Editor’s note: Today is Mama’s birthday. I thought I’d take this opportunity to share with you one of my favorite stories about her from my memoir After the Flag has been Folded. The book was re-titled when it was put in paperback. In its hardback form the book is called HERO MAMA, which pretty much sums up how I feel about my mother. Happy Birthday, Mama.
Excerpt/After the Flag has been Folded
Uncle James drove Uncle Woody and Mama in his car to Knoxville to meet Daddy’s casket. We stayed with Granny Leona. Mama had a car, an old Corvair we had shipped from Hawaii. Frankie and Mama had gone to Virginia to pick it up the week before Daddy died.

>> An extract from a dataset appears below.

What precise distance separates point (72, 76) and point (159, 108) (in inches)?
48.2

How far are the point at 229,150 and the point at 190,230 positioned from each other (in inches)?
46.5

Mama wrote this account of that trip on July 24, the same day Daddy was struck by a mortar round that would leave him bleeding to death in a country half a world away:
… Frankie and I got the bus and went to Norfolk after the car. We rode all night Thursday and got there Friday, picked up the car and started right back. I think we were in Norfolk for one hour and were on our way out. I was scared to death to start driving out of there but we made it just fine and didn’t even miss the road one time. We were so tired and sleepy but we didn’t have enough money to get a room and it was so hot we couldn’t sleep in the car. We came to Rogersville and I wonder really how we did it. We drove 490 miles and stopped three times. We made it in 10 hours and coming through the mountains in Virginia that was really a good time. We bought $6.44 worth of gas and didn’t use any oil … One time the car quit and wouldn’t start and some men pushed it to a service station for us. They cleaned the battery cable, which was all corroded, and it never give us any more trouble. That noise and the shaking got worse. I’ll have to see what is causing that. I was driving through Virginia and keeping up with all the big fine cars. They sure give me some looks when I would pass them. Just like “that damn car won’t run like that.” Frankie and I came on in and we were so tired we couldn’t rest and still feel beat and awful.
Mama’s tears still stain the pages of this letter that my father never received. I can’t help but wonder: If she was scared to drive a car through the mountains of Virginia all by herself, how did she ever muster up the courage to face a lifelong journey all alone?